Location of RAG context within system prompt

Hey Everyone.

The traditional RAG approach when working with OpenAI models tends to be this:

[
  {
    "role": "system",
    "content": "General instructions... ...use the following information only to answer the user's question: [INJECTED_CONTEXT]"
  },
  {
    "role": "user",
    "content": "user question"
  },
  {
    "role": "assistant",
    "content": "lovely RAG answer"
  }
]

This is how I’m doing it currently and as each new question comes in, I just update the system prompt i.e. array[0].content to inject new context.

It works well however I was wondering if anyone had tried the following and whether they got better results:

So… imagine the conversation has gone on for a bit. Instead of updating the initial system prompt at the top of the array, you just add another one containing the retrieved context.

For example:

[
  {
    "role": "system",
    "content": "General instructions..."
  },
  {
    "role": "user",
    "content": "user question"
  },
  {
    "role": "assistant",
    "content": "assistant response"
  },
  {
    "role": "user",
    "content": "user question"
  },
  {
    "role": "system",
    "content": "Use the following information only to answer the user's question: [INJECTED_CONTEXT]"
  },
  {
    "role": "assistant",
    "content": "lovely RAG answer"
  }
]

My theory is that this potentially leads to better grounding of the answers in the context. The downside is that I have to remove previous system prompts from the array as the user asks new questions (or else I’d end up with multiple contexts which would confuse the LLM).

Has anyone tried it and did you notice a difference?

3 Likes

I think you’re on the right-ish track.

I’ve taken to putting a system message as the last message after the user query. I don’t put much into it, apart from schema instructions.

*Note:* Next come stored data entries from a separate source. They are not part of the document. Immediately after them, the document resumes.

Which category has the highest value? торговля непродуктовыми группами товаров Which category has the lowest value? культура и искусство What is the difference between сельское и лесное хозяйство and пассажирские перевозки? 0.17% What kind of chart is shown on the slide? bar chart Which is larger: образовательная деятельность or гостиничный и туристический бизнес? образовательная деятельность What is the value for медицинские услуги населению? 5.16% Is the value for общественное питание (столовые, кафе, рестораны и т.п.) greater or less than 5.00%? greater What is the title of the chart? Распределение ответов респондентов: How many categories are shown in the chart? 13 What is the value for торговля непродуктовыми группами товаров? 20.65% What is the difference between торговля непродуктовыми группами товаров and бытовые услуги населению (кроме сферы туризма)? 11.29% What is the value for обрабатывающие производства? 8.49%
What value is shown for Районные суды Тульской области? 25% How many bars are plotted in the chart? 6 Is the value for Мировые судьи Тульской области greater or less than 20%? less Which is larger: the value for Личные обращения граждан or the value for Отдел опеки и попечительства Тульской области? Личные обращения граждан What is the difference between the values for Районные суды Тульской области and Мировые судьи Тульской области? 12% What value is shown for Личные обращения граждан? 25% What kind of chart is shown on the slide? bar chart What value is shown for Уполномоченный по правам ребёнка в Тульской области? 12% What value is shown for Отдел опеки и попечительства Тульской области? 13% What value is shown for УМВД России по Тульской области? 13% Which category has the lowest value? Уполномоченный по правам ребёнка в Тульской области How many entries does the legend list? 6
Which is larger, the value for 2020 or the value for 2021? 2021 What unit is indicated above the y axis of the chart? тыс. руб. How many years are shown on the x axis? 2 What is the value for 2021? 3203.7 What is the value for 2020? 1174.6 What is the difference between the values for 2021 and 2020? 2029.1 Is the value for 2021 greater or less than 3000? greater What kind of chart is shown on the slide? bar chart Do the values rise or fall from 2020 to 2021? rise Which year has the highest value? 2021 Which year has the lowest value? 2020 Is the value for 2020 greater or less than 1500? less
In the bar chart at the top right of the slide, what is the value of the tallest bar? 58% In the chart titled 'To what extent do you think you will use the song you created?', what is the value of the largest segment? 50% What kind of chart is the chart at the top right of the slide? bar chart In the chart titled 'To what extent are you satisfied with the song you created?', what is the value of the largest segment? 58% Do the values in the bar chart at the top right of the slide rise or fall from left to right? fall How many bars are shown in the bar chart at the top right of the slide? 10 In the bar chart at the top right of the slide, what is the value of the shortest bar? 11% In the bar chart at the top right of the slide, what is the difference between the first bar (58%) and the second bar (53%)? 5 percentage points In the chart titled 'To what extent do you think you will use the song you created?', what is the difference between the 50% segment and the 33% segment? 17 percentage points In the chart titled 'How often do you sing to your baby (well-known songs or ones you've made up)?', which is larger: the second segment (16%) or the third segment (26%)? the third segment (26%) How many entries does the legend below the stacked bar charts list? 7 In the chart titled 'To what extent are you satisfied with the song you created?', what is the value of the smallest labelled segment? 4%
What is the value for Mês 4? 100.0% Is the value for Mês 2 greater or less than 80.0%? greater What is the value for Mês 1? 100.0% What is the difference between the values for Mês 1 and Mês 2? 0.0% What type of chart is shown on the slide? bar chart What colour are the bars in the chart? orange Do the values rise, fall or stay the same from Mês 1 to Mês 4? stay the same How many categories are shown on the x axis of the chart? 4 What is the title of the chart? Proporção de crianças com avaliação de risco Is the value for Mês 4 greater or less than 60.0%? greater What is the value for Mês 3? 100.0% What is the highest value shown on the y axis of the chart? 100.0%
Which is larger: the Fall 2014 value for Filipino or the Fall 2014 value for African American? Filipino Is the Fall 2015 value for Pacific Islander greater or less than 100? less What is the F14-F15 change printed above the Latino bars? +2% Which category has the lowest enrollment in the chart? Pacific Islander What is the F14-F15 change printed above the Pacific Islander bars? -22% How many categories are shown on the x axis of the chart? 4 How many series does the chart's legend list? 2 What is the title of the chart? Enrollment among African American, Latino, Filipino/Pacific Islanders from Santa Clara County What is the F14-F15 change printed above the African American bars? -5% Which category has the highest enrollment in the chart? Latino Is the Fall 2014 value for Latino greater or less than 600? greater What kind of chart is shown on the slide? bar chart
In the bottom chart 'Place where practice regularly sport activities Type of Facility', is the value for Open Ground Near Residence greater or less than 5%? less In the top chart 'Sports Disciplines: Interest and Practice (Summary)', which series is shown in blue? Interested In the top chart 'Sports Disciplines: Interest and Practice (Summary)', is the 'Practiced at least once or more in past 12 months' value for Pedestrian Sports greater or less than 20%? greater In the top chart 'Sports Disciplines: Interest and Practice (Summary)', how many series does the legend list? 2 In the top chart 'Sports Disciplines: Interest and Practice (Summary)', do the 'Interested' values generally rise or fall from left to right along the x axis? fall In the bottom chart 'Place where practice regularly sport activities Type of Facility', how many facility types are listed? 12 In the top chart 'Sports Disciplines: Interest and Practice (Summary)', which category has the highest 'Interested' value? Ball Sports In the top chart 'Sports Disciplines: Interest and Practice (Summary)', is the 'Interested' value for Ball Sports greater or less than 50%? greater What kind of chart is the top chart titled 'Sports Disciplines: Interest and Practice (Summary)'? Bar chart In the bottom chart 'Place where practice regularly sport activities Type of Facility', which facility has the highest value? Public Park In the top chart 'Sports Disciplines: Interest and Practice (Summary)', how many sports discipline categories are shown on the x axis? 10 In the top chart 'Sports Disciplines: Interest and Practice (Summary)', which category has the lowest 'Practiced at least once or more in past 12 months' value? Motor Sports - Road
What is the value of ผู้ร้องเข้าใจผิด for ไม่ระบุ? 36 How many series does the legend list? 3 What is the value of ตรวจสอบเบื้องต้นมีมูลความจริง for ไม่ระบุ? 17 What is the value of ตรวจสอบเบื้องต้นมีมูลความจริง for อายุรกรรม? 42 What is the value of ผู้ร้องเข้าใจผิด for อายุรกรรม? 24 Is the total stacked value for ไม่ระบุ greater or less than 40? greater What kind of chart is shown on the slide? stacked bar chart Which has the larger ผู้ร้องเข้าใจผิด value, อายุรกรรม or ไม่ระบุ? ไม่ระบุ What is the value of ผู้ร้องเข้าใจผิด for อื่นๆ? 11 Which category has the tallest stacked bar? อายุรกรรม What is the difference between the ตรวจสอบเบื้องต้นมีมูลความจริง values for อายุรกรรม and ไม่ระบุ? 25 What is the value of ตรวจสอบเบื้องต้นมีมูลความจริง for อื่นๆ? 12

I see it like this: the very last handful of tokens dictate what the model “focuses” on, and what information the model should pull out of its context. And when you steer that focus, you can pull pretty much anything out of anywhere in the context as long as it doesn’t conflict with the model’s training data.

You may have seen these haystack experiments:


https://arxiv.org/html/2404.08865v1

Anecdotally, I’d say it’s more important to ensure that the context is short, clean, and relevant. The positioning of reference information isn’t that important, unless you’re trying to break its training (e.g. get it to not do markdown or act like a chatbot)

So yes: I think including soft information at the top (bot role and that stuff) is a good idea because that information is less likely to be actively purposefully recalled - but I wouldn’t waste that real estate on contextual information.

Language that initiates behavior should be the last thing the bot sees. This is also critical real estate.

But contextual information, especially if it’s unlikely to be overridden by training data, can probably be put anywhere.

2 Likes

Thanks for the useful reply.

Yes I’ve seen those haystack results before and since I’m not using massive context windows I’m not overly worried about the positioning of content.

It’s more a question of what the model chooses to focus on in terms of instruction. I agree with your point about the models typically putting more weight on the last tokens as the instruction. With that in mind, assuming grounding the answers in the retrieved knowledge was the MOST important thing for your application, would it make sense to include it just after the user query?

I guess I’m only looking for anecdotal evidence right now and yours is very helpful.

If someone ends up doing some actual research on it then even better.

2 Likes

Maybe… depends on how long the output is going to be.

You know that the output becomes part of the input during generation, so output tokens will push the end of your input towards the middle.

That’s why I mentioned that the end of the input is a good location for schema instructions (CoT is a schema in my mind). Once you get the ball rolling the model can feed off its own examples, so it’s ok that the primer gets lost in the middle.

That’s why I think your strategy only makes sense if your expected output is extremely short. Does that make sense?

Yeah that’s a good point. I think you’re right, for short answers it’ll possibly make a difference.

Ultimately I’ll have to go away and try it and report back.